### PROBLEM
Return, exactly, the line that contains "How great is" together with all lines after it to the end of the entries, and no further lines.

### MATERIALS PROVIDED
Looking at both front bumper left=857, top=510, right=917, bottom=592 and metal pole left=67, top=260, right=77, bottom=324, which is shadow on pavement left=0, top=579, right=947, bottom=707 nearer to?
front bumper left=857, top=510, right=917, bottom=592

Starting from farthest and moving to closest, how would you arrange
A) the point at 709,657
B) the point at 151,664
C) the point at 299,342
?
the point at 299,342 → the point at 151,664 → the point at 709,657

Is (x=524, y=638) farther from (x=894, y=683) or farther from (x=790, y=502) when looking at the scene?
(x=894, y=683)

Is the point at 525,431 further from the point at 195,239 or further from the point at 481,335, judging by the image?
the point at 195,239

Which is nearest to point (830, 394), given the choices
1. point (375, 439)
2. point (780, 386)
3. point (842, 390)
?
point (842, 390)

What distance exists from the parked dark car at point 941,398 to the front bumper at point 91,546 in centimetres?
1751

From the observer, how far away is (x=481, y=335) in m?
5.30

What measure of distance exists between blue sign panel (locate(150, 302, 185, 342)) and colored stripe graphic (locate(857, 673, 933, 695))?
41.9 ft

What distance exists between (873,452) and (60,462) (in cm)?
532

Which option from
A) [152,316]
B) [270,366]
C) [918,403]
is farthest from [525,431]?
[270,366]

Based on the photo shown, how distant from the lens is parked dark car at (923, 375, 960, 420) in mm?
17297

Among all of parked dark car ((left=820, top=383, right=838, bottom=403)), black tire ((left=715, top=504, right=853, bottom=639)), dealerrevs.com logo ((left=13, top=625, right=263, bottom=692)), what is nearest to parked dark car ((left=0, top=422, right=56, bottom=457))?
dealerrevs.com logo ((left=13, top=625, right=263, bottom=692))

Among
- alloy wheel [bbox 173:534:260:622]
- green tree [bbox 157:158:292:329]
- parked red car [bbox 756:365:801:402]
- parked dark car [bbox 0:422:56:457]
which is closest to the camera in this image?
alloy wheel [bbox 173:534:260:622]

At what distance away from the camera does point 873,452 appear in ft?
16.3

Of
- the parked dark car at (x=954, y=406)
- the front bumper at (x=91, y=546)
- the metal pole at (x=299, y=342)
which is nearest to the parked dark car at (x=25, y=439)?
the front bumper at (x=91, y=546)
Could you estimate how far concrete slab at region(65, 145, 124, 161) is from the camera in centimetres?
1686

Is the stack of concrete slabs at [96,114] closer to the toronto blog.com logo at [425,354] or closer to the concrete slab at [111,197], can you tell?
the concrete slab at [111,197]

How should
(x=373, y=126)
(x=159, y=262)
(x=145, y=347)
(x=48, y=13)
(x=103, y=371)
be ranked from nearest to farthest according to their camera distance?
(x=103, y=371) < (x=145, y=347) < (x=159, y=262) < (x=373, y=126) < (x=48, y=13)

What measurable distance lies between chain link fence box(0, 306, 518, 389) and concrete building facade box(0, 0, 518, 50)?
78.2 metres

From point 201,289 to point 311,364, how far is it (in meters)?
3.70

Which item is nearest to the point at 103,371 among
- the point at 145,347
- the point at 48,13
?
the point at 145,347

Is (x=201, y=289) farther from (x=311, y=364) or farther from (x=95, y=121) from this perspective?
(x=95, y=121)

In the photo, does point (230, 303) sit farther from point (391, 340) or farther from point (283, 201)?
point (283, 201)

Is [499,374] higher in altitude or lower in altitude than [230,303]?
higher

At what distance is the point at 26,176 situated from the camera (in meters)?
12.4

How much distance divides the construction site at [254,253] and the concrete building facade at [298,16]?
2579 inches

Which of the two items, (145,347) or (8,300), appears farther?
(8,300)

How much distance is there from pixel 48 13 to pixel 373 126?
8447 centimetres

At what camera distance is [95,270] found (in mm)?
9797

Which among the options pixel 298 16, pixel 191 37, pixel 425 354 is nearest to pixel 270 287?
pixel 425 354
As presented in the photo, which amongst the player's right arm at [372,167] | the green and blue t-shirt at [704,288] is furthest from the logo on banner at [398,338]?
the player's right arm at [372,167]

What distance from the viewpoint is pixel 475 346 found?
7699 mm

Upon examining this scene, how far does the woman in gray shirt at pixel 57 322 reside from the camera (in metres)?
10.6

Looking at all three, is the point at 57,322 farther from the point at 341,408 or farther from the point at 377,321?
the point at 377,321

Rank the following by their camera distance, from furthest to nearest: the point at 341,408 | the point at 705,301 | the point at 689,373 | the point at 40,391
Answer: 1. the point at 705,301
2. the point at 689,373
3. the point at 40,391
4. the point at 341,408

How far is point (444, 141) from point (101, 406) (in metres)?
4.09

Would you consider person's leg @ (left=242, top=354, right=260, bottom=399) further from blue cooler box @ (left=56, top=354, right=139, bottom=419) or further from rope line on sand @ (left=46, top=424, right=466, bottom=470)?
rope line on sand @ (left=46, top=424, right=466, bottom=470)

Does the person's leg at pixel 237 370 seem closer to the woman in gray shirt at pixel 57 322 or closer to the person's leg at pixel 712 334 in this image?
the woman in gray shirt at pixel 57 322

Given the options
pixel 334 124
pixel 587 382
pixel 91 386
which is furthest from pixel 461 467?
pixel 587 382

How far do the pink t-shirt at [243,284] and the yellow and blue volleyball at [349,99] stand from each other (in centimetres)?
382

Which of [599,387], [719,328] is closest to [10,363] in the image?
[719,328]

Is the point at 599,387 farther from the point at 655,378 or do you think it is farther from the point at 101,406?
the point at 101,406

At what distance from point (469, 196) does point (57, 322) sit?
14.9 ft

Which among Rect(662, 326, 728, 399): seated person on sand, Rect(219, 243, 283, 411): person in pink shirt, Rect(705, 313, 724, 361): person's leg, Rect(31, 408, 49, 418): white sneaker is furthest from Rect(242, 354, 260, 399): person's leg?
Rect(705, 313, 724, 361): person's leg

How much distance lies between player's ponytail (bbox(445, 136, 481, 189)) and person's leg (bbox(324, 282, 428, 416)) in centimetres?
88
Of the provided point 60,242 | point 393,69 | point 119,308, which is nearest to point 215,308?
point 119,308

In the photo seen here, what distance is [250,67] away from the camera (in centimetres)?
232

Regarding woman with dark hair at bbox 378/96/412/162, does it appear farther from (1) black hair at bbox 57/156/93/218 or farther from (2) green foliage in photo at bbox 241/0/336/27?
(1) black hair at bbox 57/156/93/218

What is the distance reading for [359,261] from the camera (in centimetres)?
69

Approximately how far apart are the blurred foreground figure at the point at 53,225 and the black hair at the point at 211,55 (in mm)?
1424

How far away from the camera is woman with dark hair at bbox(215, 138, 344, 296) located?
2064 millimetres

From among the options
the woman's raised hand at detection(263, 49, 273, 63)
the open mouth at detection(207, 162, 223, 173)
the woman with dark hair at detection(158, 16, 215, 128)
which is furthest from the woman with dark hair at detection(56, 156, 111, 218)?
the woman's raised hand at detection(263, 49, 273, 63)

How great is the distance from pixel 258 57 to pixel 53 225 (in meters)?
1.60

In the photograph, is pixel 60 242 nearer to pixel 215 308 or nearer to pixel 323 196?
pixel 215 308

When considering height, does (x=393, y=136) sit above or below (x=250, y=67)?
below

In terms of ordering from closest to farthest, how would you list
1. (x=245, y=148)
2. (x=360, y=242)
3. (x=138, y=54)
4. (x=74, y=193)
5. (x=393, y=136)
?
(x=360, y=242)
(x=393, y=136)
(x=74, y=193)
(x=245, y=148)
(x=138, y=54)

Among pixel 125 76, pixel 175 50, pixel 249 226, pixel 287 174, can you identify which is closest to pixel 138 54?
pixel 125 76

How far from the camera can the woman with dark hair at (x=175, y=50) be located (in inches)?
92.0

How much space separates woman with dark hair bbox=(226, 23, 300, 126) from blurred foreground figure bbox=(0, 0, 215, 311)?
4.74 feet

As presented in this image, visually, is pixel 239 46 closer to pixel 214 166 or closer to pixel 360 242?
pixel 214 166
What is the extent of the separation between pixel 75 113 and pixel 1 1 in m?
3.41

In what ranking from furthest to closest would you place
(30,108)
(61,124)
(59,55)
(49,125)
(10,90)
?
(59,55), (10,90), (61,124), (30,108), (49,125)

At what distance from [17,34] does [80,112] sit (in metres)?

### ANSWER TO THIS PROBLEM
How great is the distance from pixel 258 57 to pixel 53 225 (in meters)?
1.60

In the photograph, is pixel 60 242 nearer to pixel 215 308 or nearer to pixel 323 196?
pixel 215 308

When considering height, does (x=393, y=136) sit above or below (x=250, y=67)?
below

In terms of ordering from closest to farthest, how would you list
1. (x=245, y=148)
2. (x=360, y=242)
3. (x=138, y=54)
4. (x=74, y=193)
5. (x=393, y=136)
?
(x=360, y=242)
(x=393, y=136)
(x=74, y=193)
(x=245, y=148)
(x=138, y=54)

Among pixel 125 76, pixel 175 50, pixel 249 226, pixel 287 174, can you identify which is closest to pixel 138 54?
pixel 125 76

How far from the camera can the woman with dark hair at (x=175, y=50) be located (in inches)?
92.0

How much space separates woman with dark hair bbox=(226, 23, 300, 126) from blurred foreground figure bbox=(0, 0, 215, 311)?
4.74 feet

As presented in this image, visually, is pixel 239 46 closer to pixel 214 166 or closer to pixel 360 242?
pixel 214 166
What is the extent of the separation between pixel 75 113 and pixel 1 1 in m?
3.41

In what ranking from furthest to closest would you place
(30,108)
(61,124)
(59,55)
(49,125)
(10,90)
?
(59,55), (10,90), (61,124), (30,108), (49,125)

At what distance from [17,34] does [80,112] sit (in metres)?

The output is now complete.